+++ MATERIAL FOR THIS EXERCISE +++
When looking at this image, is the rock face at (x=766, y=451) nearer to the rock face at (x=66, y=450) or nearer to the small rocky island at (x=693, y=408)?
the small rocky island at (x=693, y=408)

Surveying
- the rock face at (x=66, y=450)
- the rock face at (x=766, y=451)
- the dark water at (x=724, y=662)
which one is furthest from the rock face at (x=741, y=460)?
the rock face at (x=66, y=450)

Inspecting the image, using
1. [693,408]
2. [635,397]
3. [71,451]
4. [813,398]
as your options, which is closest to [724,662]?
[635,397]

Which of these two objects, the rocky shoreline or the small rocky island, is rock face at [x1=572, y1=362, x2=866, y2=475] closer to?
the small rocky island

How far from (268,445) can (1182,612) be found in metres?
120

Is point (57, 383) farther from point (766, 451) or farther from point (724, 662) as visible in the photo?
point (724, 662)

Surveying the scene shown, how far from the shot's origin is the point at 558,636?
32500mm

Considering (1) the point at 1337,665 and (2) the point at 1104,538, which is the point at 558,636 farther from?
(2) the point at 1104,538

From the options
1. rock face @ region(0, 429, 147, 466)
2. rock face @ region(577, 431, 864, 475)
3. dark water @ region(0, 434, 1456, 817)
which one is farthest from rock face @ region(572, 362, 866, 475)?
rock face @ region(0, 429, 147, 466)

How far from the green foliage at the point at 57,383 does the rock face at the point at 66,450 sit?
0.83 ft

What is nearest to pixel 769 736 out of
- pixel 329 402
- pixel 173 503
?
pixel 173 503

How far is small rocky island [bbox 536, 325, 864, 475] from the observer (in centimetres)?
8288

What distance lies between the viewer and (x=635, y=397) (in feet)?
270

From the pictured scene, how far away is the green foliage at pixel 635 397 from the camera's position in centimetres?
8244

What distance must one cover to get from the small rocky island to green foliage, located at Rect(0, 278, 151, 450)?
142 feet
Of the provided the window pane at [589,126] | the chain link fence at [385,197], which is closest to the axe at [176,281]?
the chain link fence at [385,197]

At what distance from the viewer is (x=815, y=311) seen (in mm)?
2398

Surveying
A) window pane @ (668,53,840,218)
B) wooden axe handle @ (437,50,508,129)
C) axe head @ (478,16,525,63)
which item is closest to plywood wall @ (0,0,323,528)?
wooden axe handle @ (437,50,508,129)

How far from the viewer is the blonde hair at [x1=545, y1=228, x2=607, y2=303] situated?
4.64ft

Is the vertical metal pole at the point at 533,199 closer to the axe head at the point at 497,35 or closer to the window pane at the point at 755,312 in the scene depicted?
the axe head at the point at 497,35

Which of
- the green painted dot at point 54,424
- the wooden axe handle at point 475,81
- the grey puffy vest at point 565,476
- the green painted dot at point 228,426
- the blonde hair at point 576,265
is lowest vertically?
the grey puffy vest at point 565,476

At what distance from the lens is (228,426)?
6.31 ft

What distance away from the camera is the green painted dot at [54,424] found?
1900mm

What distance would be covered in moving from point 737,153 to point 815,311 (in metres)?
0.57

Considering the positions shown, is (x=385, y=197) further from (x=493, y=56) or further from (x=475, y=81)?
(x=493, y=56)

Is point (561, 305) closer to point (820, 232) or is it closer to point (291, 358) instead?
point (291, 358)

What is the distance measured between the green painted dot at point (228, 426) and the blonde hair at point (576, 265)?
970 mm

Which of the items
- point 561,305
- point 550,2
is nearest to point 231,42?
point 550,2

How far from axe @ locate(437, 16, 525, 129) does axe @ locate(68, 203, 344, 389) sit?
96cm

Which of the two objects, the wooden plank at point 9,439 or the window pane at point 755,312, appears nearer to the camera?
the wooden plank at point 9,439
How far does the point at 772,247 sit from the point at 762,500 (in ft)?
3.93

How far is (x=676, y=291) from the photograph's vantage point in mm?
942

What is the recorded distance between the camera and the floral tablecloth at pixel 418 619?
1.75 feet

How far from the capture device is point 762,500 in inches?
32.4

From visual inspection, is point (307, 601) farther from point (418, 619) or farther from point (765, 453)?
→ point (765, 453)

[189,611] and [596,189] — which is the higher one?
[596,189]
+++
> _REQUEST_:
Turn all the data above into a JSON list of strings, with one string for each line and blank lines left out.

> _FINAL RESULT_:
[
  "When looking at this image, is the rock face at (x=766, y=451) nearer to the rock face at (x=66, y=450) or nearer to the small rocky island at (x=693, y=408)?",
  "the small rocky island at (x=693, y=408)",
  "Surveying",
  "- the rock face at (x=66, y=450)",
  "- the rock face at (x=766, y=451)",
  "- the dark water at (x=724, y=662)",
  "which one is furthest from the rock face at (x=741, y=460)?",
  "the rock face at (x=66, y=450)",
  "Inspecting the image, using",
  "1. [693,408]",
  "2. [635,397]",
  "3. [71,451]",
  "4. [813,398]",
  "as your options, which is closest to [724,662]?",
  "[635,397]",
  "Which of these two objects, the rocky shoreline or the small rocky island, is rock face at [x1=572, y1=362, x2=866, y2=475] closer to?",
  "the small rocky island",
  "How far from (268,445) can (1182,612) be found in metres?",
  "120",
  "Is point (57, 383) farther from point (766, 451) or farther from point (724, 662) as visible in the photo?",
  "point (724, 662)",
  "Surveying the scene shown, how far from the shot's origin is the point at 558,636?",
  "32500mm",
  "Considering (1) the point at 1337,665 and (2) the point at 1104,538, which is the point at 558,636 farther from?",
  "(2) the point at 1104,538",
  "From the options",
  "1. rock face @ region(0, 429, 147, 466)",
  "2. rock face @ region(577, 431, 864, 475)",
  "3. dark water @ region(0, 434, 1456, 817)",
  "which one is farthest from rock face @ region(572, 362, 866, 475)?",
  "rock face @ region(0, 429, 147, 466)",
  "How far from the green foliage at the point at 57,383 does the rock face at the point at 66,450 sit?",
  "0.83 ft",
  "What is nearest to pixel 769 736 out of",
  "- pixel 329 402",
  "- pixel 173 503",
  "?",
  "pixel 173 503",
  "How far is small rocky island [bbox 536, 325, 864, 475] from the observer (in centimetres)?",
  "8288",
  "What distance lies between the viewer and (x=635, y=397) (in feet)?",
  "270",
  "From the pictured scene, how far away is the green foliage at pixel 635 397 from the camera's position in centimetres?",
  "8244",
  "What distance must one cover to get from the small rocky island to green foliage, located at Rect(0, 278, 151, 450)?",
  "142 feet",
  "Of the provided the window pane at [589,126] | the chain link fence at [385,197], which is closest to the axe at [176,281]?",
  "the chain link fence at [385,197]",
  "At what distance from the viewer is (x=815, y=311) seen (in mm)?",
  "2398",
  "Surveying",
  "A) window pane @ (668,53,840,218)",
  "B) wooden axe handle @ (437,50,508,129)",
  "C) axe head @ (478,16,525,63)",
  "which item is closest to plywood wall @ (0,0,323,528)?",
  "wooden axe handle @ (437,50,508,129)",
  "How far from the viewer is the blonde hair at [x1=545, y1=228, x2=607, y2=303] situated?",
  "4.64ft",
  "Is the vertical metal pole at the point at 533,199 closer to the axe head at the point at 497,35 or closer to the window pane at the point at 755,312 in the scene depicted?",
  "the axe head at the point at 497,35",
  "Which of",
  "- the green painted dot at point 54,424",
  "- the wooden axe handle at point 475,81",
  "- the grey puffy vest at point 565,476",
  "- the green painted dot at point 228,426",
  "- the blonde hair at point 576,265",
  "is lowest vertically?",
  "the grey puffy vest at point 565,476",
  "At what distance from the lens is (228,426)?",
  "6.31 ft",
  "What distance away from the camera is the green painted dot at [54,424] found?",
  "1900mm",
  "What distance would be covered in moving from point 737,153 to point 815,311 (in metres)?",
  "0.57",
  "Considering the positions shown, is (x=385, y=197) further from (x=493, y=56) or further from (x=475, y=81)?",
  "(x=493, y=56)",
  "Is point (561, 305) closer to point (820, 232) or is it closer to point (291, 358) instead?",
  "point (291, 358)",
  "What is the distance measured between the green painted dot at point (228, 426) and the blonde hair at point (576, 265)?",
  "970 mm",
  "Which of the items",
  "- point 561,305",
  "- point 550,2",
  "is nearest to point 231,42?",
  "point 550,2",
  "How far from axe @ locate(437, 16, 525, 129) does axe @ locate(68, 203, 344, 389) sit?",
  "96cm",
  "Which of the two objects, the wooden plank at point 9,439 or the window pane at point 755,312, appears nearer to the camera?",
  "the wooden plank at point 9,439",
  "How far does the point at 772,247 sit from the point at 762,500 (in ft)?",
  "3.93",
  "How far is (x=676, y=291) from the photograph's vantage point in mm?",
  "942",
  "What is the recorded distance between the camera and the floral tablecloth at pixel 418 619?",
  "1.75 feet",
  "How far from the capture device is point 762,500 in inches?",
  "32.4",
  "From visual inspection, is point (307, 601) farther from point (418, 619) or farther from point (765, 453)?",
  "→ point (765, 453)",
  "[189,611] and [596,189] — which is the higher one?",
  "[596,189]"
]